Industrial Processes
Two major industries produce hydrogen sulfide as a routine byproduct. In petroleum refining, a process called hydrodesulfurization removes sulfur from crude oil by reacting it with hydrogen gas. The sulfur in the oil is stripped away and converted directly into hydrogen sulfide, which is then captured and typically converted into elemental sulfur for sale or disposal.

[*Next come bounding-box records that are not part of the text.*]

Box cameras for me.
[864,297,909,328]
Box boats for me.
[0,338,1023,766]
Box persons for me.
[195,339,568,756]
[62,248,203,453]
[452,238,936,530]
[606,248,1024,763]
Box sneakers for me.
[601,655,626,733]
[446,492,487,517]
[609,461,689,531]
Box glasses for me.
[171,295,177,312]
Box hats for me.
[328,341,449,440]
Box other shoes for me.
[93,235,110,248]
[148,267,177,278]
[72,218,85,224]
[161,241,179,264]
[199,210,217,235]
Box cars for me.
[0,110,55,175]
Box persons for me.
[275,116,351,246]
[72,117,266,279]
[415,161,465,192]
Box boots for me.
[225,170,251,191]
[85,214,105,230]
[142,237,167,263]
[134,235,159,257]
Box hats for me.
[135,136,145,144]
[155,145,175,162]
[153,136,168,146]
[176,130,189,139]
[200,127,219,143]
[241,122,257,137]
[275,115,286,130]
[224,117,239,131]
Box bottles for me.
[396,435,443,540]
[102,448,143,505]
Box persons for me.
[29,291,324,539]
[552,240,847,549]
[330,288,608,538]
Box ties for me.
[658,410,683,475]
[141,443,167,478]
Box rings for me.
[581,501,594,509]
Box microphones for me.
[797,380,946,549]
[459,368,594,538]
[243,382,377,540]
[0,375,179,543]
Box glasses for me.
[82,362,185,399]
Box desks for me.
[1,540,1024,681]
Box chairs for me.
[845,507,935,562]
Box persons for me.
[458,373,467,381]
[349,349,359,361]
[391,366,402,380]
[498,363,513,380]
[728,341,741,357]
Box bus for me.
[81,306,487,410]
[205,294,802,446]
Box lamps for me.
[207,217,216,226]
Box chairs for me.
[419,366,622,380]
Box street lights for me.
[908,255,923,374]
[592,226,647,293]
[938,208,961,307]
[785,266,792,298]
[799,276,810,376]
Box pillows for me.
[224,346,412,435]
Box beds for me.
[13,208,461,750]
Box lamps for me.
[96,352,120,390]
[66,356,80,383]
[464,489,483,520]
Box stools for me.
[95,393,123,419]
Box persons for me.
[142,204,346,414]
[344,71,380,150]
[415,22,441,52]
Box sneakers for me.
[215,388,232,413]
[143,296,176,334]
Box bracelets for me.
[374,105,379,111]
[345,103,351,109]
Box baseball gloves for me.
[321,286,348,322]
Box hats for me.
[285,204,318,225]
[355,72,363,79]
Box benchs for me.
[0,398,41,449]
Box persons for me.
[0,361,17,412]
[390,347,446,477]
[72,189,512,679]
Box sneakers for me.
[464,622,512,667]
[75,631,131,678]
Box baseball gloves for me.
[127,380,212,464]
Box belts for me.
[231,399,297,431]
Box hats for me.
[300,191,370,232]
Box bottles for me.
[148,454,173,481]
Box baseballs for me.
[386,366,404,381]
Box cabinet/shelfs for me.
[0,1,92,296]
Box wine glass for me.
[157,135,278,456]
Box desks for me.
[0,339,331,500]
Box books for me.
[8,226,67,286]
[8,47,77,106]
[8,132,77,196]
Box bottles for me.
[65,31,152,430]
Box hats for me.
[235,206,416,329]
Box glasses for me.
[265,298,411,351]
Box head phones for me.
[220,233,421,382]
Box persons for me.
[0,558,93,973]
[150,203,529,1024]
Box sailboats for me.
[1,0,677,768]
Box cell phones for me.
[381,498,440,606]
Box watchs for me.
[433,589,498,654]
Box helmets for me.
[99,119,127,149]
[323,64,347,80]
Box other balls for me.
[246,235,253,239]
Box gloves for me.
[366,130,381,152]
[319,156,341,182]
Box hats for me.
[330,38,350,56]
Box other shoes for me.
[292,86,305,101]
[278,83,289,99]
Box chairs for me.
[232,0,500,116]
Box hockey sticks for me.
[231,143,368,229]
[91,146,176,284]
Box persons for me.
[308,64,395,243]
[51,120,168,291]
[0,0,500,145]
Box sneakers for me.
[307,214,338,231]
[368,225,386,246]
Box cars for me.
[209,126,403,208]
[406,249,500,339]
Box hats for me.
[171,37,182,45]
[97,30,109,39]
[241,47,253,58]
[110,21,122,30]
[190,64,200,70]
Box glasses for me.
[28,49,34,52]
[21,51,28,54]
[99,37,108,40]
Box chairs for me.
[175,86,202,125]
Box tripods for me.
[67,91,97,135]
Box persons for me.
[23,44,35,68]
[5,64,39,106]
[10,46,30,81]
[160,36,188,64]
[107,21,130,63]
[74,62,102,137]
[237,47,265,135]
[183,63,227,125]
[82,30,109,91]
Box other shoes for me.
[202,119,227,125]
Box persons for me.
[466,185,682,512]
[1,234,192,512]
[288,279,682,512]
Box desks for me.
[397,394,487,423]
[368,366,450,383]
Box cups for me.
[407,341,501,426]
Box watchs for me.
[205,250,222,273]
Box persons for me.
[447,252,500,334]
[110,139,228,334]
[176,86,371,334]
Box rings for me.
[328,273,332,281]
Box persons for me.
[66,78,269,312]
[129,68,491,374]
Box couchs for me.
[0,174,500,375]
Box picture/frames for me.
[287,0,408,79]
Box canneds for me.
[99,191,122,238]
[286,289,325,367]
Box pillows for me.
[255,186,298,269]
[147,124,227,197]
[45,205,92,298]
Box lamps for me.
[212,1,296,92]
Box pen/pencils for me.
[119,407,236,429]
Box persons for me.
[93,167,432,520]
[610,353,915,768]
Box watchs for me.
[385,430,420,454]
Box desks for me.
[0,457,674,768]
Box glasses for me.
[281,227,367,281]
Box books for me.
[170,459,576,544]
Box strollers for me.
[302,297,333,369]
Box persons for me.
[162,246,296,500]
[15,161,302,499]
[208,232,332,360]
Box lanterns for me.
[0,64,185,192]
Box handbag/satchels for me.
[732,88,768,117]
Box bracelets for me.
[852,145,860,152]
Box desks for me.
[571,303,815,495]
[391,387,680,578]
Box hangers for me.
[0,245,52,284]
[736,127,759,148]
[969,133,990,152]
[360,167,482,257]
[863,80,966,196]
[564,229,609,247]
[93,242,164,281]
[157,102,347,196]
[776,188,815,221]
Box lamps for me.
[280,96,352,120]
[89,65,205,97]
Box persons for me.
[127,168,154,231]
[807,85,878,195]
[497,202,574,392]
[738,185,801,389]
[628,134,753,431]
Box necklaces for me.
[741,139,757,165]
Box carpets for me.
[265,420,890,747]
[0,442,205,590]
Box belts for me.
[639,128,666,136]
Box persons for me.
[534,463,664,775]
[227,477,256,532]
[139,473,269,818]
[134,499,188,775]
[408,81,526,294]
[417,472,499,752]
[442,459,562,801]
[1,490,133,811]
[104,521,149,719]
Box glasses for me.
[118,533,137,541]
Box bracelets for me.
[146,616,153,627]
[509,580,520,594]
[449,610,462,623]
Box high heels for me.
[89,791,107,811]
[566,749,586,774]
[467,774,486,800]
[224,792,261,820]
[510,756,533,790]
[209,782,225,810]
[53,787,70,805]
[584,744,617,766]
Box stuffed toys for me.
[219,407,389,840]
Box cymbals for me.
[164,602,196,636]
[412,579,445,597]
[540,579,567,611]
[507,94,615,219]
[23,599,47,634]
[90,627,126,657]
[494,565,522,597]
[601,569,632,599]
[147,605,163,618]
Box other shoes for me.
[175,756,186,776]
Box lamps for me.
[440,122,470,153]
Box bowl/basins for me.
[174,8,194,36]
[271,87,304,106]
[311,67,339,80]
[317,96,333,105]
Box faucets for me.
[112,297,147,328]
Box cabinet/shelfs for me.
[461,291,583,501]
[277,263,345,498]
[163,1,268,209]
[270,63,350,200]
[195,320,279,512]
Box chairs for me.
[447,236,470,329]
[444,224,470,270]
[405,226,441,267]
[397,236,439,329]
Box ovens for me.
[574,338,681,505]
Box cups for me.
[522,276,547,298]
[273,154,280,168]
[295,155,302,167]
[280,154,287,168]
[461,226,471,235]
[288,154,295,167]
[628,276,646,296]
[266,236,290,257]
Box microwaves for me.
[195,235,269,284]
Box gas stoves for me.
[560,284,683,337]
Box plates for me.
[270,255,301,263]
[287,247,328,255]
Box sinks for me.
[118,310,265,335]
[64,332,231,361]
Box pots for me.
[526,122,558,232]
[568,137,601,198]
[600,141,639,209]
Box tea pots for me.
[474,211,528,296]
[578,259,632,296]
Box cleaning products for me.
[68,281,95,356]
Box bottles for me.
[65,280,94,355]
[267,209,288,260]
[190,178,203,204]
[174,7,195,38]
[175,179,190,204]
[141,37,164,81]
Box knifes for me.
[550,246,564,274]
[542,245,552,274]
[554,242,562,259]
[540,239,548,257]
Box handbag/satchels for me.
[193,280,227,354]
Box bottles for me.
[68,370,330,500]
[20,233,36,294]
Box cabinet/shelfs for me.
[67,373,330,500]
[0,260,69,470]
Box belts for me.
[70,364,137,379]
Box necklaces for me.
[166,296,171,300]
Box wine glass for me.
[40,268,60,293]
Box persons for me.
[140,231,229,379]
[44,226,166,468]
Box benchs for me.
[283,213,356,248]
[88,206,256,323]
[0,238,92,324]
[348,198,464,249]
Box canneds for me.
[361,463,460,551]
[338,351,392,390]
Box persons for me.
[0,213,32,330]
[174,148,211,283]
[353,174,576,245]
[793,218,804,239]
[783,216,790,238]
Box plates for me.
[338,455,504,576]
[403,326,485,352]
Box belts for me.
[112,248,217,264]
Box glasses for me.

Paper manufacturing through the Kraft pulping process is another significant source. The chemical reactions involved in breaking down wood fibers use sodium sulfide, which reacts with water vapor and carbon dioxide at various stages to release hydrogen sulfide. This happens in the recovery boiler, the smelt dissolving tank, and in direct-contact evaporators where flue gas meets the cooking chemicals. The distinctive smell near paper mills comes largely from these sulfur emissions.
Why Concentration Matters
Hydrogen sulfide is detectable by smell at extremely low levels, with the odor threshold starting around 0.0005 ppm. But the gas becomes more dangerous as concentrations rise, and at high levels it actually paralyzes the olfactory nerve, eliminating the warning smell entirely. OSHA sets a workplace ceiling of 20 ppm for general industry, with a maximum peak of 50 ppm allowed for no more than 10 minutes. Construction and shipyard workers face a stricter limit of 10 ppm as a time-weighted average. The National Institute for Occupational Safety and Health recommends a ceiling of 10 ppm over any 10-minute period.
For context, the background concentration of hydrogen sulfide in normal outdoor air is just 0.00005 to 0.024 ppm. People living near volcanic areas, industrial facilities, or wastewater treatment plants can be exposed to levels tens or hundreds of times higher than that baseline.